REQUIREMENT >>
Go over the data and keep only the lines that include "Template".

DATA >>
-------------------------
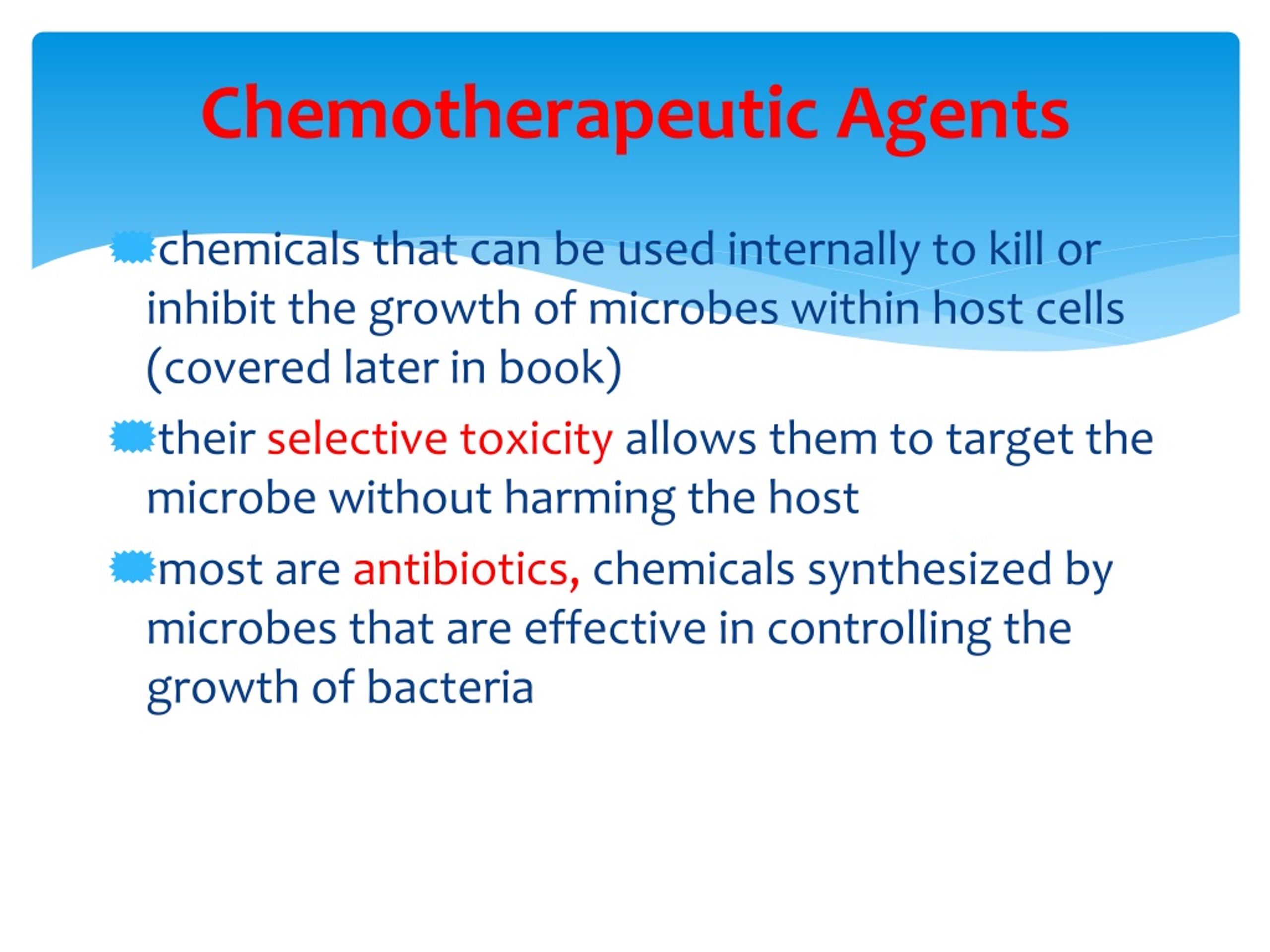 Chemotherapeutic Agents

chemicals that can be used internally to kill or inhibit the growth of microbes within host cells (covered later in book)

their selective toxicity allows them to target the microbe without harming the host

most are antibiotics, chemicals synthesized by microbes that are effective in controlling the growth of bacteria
-------------------------
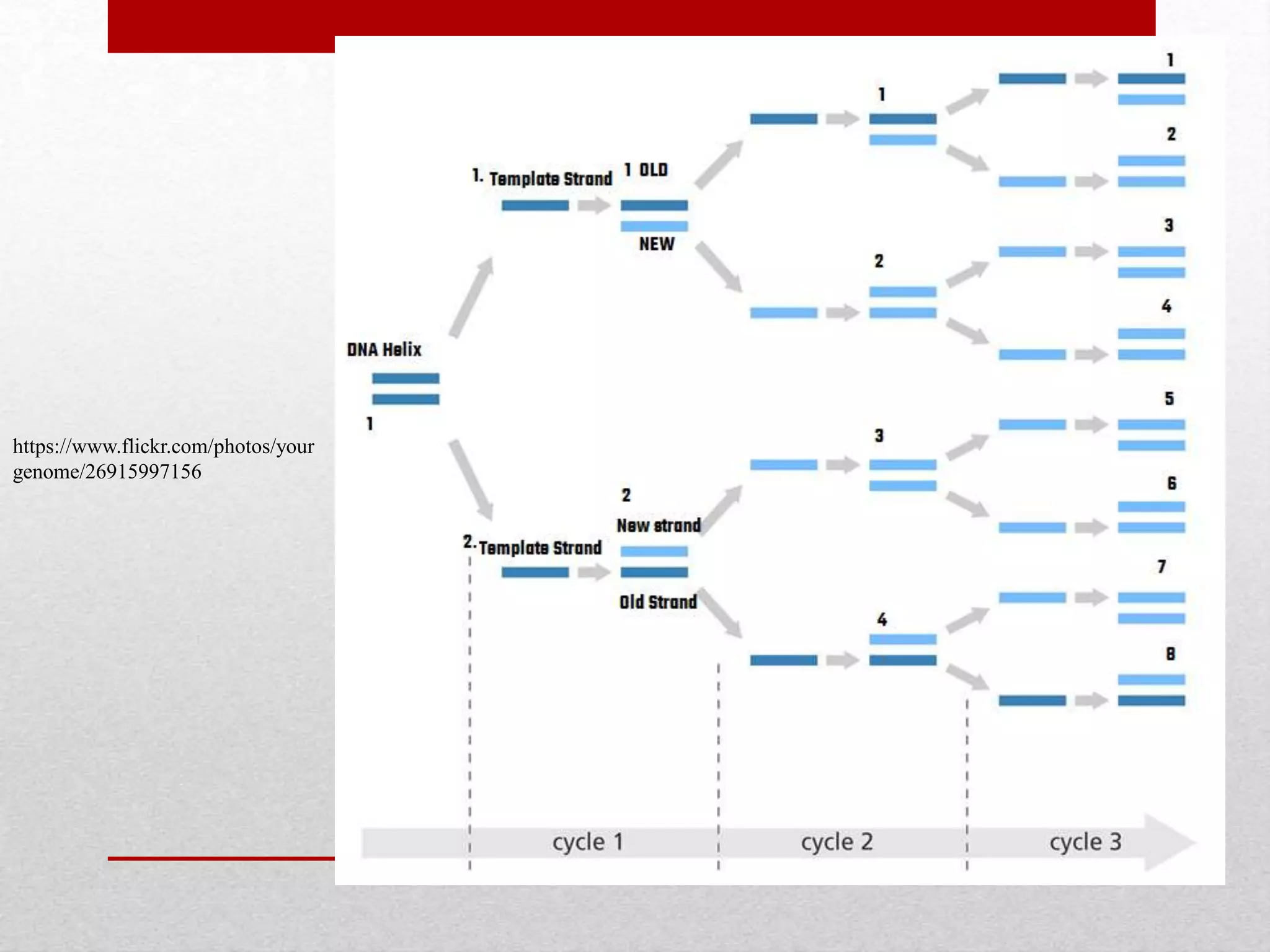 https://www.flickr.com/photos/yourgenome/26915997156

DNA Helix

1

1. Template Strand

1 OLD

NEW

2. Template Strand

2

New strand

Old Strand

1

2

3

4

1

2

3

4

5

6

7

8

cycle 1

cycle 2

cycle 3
-------------------------
EXPECTED ANSWER >>
1. Template Strand
2. Template Strand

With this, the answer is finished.